Triple Tangent Twednesday!

I almost actually posted this on Tuesday, but I'm starting to think maybe it's good that it's Triple Tangent Twednesday.  Though, honestly, today I'm feeling a little bit more like this girl with her WTF Wednesday tradition.  Bitter is my new thing.

1.  I've been working on my housewife skills lately (David is simultaneously intrigued and freaked out right now) and pretending I can cook.  My parents and David and other people that blindly love me will tell me that I am a great cook, but here's the thing... I'm really good at cooking maybe 5 things.  And I mean it, those 5 things are delightfully delicious.  But people who can actually cook can cook lots of things.  And I'm learning that I'm not one of those people.  My meatballs?  Delectable.  My chicken fingers?  Fabulous.  The BBQ chicken burgers I made the other night?  Laughable.  Go, drool at those pictures, and then know that it's not going to happen.  And let's not even mention the macaroni salad that I made from a Weight Watchers recipe (normally a good source, really!) that was essentially inedible.  But last night, I made chili. Oh good Lord, that chili.  I started with a Weight Watchers recipe, and then got obsessive and Googled "how to make chili" and learned lots of chili secrets and ended up kind of making up my own recipe as I went along.  And you know what?  It was amazing.  If I could marry that chili, I would.


Topped with sour cream and cheese and served with cornbread.  Required.


2.  Today I tried to clean my bedroom.  See, there's something I haven't told all of you... in fact, I haven't told lots of people.  My room is a disaster area.  I mean this.  I'd show you a picture, but that's too much.  And I say that having shown you many pictures of my sweaty, unwashed self.  You can ask David about it if you want, because once I made the horrible mistake of showing him and every time I remember that, I cry.  And I'm not being dramatic.  I can't watch any of the hoarding shows because I am afraid that I will understand them.

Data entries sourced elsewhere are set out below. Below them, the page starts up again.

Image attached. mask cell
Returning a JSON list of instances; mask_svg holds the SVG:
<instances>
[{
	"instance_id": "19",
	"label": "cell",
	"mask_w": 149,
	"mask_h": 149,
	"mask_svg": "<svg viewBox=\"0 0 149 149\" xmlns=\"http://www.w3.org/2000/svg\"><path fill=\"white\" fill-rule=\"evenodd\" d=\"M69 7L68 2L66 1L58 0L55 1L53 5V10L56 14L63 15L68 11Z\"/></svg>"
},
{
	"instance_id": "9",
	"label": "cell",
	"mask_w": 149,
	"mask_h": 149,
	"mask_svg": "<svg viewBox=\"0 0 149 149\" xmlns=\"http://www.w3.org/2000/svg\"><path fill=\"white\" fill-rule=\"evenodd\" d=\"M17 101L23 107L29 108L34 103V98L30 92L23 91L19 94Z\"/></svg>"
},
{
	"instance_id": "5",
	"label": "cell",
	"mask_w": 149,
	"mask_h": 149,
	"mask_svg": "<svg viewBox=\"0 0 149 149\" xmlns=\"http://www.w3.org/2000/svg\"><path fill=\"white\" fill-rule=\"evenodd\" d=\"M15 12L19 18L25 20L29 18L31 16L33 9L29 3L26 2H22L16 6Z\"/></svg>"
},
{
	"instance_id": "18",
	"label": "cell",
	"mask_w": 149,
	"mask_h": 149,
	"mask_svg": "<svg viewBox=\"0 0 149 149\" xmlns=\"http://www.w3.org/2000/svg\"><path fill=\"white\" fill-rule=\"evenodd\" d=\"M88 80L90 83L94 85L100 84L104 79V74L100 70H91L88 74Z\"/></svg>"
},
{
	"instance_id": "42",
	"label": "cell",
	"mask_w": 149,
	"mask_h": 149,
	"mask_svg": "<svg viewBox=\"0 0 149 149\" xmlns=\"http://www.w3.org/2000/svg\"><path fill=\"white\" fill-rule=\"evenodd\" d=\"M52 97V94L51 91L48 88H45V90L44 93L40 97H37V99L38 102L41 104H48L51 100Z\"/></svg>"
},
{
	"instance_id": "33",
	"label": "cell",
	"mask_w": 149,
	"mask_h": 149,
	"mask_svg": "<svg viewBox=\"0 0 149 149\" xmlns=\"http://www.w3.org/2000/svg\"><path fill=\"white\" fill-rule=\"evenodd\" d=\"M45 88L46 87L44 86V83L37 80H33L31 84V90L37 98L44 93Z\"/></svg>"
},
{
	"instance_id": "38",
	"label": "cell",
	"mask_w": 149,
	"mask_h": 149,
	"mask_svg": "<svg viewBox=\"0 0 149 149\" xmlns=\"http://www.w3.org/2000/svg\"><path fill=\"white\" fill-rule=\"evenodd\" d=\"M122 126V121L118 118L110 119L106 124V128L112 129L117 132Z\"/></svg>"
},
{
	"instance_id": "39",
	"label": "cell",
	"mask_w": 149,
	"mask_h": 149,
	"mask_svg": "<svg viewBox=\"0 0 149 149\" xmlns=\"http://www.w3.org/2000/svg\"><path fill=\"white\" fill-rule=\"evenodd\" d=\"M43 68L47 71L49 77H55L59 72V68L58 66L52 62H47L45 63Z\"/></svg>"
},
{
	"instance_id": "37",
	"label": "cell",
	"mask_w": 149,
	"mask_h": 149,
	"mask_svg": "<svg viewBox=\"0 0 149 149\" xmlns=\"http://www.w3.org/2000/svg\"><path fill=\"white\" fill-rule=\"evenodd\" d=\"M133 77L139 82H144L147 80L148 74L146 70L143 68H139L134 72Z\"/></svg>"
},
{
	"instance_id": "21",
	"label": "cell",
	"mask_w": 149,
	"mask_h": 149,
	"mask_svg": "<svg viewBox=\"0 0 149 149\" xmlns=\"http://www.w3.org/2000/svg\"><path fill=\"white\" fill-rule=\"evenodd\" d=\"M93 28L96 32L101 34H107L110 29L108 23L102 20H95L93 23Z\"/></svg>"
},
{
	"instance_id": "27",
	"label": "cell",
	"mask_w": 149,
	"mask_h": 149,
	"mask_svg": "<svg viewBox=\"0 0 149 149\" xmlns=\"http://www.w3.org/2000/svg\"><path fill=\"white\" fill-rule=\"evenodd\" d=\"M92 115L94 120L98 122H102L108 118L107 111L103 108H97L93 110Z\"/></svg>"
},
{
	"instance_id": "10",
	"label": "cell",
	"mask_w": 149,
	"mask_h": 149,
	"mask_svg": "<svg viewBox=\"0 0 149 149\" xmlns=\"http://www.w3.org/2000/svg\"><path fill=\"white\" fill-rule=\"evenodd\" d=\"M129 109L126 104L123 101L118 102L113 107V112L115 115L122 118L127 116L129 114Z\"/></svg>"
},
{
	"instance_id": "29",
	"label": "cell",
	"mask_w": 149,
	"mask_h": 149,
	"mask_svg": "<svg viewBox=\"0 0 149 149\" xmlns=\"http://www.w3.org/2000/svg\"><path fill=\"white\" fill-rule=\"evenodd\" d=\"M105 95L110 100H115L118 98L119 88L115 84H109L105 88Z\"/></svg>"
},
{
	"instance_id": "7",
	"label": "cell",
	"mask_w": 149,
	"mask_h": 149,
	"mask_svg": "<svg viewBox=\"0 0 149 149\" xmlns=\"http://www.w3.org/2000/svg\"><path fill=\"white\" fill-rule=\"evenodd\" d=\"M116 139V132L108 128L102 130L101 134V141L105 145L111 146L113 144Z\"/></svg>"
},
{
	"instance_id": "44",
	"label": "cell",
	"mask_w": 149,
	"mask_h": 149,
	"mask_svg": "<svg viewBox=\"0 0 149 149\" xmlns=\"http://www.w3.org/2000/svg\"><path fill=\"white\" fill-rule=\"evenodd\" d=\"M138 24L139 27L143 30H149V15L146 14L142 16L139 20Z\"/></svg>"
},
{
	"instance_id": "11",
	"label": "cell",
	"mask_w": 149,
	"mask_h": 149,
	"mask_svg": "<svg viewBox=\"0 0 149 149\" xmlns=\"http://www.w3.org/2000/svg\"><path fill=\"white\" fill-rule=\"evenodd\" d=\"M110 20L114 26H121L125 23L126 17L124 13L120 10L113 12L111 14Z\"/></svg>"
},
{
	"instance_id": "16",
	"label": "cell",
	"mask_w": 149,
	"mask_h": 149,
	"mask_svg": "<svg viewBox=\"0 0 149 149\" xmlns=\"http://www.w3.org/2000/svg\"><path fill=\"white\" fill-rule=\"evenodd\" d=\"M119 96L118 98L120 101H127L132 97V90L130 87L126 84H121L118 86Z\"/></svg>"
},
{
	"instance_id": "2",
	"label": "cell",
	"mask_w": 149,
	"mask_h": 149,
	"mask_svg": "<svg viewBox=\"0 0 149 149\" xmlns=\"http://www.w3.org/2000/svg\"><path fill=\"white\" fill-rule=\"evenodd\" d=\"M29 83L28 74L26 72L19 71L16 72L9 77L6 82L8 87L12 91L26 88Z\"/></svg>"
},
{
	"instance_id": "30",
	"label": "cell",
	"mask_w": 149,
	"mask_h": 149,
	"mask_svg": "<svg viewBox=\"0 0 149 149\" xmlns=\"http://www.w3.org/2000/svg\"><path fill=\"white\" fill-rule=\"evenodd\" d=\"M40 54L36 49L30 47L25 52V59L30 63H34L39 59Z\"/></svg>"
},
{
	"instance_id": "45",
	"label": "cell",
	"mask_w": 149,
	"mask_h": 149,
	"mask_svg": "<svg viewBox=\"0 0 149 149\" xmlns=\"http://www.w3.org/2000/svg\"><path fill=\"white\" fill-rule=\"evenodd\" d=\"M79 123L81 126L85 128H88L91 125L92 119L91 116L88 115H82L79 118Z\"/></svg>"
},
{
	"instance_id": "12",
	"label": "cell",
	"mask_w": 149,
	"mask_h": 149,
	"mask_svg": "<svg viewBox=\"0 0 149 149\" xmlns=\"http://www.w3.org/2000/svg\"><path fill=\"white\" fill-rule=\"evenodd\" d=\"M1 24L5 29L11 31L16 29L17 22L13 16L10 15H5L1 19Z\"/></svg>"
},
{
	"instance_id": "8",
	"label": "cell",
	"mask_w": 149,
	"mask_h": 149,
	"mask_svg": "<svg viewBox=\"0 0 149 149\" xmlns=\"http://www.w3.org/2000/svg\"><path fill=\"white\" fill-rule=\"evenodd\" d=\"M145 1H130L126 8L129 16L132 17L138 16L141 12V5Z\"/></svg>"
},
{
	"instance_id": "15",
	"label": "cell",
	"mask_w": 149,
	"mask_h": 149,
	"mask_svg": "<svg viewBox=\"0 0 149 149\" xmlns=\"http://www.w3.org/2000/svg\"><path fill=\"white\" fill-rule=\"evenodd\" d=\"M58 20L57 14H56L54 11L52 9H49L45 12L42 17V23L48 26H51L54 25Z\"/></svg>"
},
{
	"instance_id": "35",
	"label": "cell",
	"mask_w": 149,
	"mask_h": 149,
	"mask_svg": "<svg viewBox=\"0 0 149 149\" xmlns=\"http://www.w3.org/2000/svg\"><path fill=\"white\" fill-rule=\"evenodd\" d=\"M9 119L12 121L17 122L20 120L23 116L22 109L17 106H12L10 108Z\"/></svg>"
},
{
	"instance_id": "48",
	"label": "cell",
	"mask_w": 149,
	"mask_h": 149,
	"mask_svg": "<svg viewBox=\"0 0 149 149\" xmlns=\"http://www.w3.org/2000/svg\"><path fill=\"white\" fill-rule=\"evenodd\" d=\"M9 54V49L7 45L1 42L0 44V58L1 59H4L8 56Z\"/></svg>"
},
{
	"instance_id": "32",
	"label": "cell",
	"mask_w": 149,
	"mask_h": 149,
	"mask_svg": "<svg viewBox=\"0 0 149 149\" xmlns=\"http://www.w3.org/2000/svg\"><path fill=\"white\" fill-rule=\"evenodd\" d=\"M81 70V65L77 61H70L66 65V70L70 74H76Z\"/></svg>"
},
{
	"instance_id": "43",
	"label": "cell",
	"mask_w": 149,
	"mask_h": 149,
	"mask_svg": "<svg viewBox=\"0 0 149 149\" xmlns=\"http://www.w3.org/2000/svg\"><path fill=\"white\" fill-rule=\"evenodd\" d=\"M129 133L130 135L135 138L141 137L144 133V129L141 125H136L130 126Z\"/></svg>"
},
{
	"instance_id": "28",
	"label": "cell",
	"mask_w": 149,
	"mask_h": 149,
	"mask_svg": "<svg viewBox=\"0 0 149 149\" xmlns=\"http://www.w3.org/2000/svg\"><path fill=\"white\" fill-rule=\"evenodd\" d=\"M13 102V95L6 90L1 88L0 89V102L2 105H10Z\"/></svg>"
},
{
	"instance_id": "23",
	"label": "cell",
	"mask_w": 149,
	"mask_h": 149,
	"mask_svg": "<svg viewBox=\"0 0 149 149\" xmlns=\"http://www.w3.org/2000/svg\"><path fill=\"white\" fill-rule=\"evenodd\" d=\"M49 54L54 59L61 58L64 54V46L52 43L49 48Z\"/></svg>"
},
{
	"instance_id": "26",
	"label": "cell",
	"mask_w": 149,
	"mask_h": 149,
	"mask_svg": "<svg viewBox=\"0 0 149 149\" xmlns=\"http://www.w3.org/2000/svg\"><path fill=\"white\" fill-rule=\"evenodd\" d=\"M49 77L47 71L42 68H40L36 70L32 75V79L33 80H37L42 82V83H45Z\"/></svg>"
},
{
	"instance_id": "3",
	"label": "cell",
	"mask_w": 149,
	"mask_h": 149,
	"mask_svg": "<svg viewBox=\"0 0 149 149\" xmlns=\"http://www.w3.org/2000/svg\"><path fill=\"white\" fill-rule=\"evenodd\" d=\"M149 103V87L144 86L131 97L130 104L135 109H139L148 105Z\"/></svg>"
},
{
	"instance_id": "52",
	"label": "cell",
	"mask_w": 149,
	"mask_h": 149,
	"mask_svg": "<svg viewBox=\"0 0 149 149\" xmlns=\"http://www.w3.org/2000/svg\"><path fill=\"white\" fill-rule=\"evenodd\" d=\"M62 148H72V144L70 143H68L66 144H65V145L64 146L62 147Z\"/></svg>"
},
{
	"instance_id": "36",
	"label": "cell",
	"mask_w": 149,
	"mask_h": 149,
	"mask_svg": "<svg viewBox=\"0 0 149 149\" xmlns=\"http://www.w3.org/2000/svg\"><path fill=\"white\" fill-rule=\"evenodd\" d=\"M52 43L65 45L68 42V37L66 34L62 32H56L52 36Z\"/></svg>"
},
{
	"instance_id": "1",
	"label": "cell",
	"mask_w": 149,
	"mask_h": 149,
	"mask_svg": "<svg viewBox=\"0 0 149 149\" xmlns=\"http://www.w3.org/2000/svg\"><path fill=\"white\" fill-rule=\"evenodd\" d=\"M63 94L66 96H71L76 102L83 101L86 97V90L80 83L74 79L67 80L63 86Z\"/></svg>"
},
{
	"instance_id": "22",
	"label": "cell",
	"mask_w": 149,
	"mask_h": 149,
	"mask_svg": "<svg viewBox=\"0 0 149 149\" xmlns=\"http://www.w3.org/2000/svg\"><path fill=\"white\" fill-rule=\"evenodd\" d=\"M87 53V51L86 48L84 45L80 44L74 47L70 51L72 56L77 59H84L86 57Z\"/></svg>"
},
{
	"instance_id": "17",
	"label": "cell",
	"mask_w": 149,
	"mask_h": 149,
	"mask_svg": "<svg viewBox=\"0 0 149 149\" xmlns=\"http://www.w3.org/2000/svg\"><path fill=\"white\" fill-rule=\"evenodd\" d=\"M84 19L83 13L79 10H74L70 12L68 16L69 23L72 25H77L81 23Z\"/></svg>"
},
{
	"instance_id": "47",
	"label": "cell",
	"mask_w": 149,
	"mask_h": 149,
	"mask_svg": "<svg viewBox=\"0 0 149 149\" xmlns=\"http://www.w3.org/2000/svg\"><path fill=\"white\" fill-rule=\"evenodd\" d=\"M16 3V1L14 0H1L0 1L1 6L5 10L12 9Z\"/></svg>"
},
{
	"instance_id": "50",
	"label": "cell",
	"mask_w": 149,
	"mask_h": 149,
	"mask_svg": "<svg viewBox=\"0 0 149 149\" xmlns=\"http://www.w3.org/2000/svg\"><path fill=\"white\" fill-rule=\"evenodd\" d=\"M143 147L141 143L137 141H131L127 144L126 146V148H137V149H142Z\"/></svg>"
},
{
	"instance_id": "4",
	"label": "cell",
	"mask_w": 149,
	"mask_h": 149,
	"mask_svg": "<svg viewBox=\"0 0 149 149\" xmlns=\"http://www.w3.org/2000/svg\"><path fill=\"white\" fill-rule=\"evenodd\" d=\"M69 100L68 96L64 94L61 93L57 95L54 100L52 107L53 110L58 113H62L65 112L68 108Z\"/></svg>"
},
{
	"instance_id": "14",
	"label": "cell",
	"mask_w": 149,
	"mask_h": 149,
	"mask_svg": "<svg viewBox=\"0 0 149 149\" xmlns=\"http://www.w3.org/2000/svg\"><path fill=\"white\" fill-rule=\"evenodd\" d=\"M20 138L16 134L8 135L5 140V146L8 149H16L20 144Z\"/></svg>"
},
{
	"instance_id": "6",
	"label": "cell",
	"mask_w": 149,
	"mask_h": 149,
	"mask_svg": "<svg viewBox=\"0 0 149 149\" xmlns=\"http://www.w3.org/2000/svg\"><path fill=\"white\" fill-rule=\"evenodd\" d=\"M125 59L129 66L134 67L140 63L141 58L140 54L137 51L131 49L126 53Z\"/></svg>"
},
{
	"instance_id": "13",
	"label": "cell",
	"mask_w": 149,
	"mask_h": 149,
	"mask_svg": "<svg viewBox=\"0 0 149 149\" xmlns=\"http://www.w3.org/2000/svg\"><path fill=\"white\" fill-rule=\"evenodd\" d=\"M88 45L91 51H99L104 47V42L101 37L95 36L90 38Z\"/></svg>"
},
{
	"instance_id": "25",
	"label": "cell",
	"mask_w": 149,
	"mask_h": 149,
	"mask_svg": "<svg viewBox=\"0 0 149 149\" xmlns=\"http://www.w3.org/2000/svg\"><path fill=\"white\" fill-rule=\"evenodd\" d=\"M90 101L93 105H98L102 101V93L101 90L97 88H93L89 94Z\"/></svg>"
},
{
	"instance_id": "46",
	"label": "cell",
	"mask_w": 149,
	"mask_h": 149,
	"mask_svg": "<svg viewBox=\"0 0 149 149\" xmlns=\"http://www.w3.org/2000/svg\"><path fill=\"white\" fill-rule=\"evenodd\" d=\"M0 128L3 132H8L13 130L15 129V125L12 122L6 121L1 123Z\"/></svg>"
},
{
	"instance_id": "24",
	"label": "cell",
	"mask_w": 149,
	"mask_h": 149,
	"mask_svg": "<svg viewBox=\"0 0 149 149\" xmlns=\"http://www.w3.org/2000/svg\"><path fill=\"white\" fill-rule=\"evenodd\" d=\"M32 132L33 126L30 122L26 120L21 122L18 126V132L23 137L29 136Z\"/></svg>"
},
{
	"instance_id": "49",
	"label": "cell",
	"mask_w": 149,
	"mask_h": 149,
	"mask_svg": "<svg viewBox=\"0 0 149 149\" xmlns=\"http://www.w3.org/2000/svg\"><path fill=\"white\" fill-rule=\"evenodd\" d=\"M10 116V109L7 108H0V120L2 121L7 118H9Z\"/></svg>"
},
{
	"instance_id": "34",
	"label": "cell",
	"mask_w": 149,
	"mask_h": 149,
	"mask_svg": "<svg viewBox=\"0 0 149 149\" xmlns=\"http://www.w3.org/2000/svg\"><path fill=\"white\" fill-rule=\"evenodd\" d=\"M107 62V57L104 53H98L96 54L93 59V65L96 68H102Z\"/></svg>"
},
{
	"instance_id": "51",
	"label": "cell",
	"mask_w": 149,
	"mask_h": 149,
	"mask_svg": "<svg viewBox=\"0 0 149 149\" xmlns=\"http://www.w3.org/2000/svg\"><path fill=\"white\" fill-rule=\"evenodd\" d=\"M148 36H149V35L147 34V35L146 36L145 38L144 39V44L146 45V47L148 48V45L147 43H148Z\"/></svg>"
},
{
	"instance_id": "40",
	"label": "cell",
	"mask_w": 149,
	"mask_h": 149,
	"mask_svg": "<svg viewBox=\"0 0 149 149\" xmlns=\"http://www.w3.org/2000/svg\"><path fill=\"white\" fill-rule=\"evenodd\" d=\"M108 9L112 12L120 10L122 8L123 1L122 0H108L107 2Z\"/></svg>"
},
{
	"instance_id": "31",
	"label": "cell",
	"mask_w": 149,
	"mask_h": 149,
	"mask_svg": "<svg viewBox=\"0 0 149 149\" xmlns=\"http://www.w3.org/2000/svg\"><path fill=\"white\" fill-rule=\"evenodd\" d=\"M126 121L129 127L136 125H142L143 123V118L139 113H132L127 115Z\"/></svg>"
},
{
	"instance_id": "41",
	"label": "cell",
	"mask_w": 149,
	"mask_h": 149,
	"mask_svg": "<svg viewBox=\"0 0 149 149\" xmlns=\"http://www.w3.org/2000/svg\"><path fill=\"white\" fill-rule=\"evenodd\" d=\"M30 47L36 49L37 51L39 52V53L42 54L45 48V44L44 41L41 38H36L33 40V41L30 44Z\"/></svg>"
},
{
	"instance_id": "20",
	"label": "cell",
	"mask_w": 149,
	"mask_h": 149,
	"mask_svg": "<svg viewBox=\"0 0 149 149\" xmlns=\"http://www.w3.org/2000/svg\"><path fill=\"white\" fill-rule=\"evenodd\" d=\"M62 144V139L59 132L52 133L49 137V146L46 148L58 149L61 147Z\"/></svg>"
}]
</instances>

I just don't know how to part with things.  I mean, some stuff is easy, like random things that are broken, things that are clearly trash, clothing that I don't like anymore.  Some stuff is even fun, like clothing that I stopped fitting into 30 pounds ago.  But then there's everything else.  I don't actually consider myself a hoarder, because I rarely have the mentality of "But what if I need this later?!"  For me, it's a problem of being a sentimental sap.  Today, I was going through clothing and doing pretty well at weeding stuff out, until I got to the back of my closet where all of my sweatshirts are.  And I froze.  I may have broken out in a cold sweat.  Because hanging there are maybe 7 sweatshirts from high school.  How do I get rid of my high school sweatshirts?!  If I get rid of them, no one will know where I went to high school!  And yes, I have moments of logic, when I know that the best use of those sweatshirts is to keep someone warm, and they can't do that in the back of my closet.  But does it make it any easier to put the damn things into the giveaway bag?  Absolutely not.

3.  Um... I don't remember when I last washed my hair.  It might have been a week ago today.  It might have been a week ago yesterday.  It might have been a month ago.  This is the problem with not having a reason to leave the house.  But wait... I have a reason to leave the house tomorrow and will I wash my hair?  Um.  Maybe I'll just go for dreadlocks.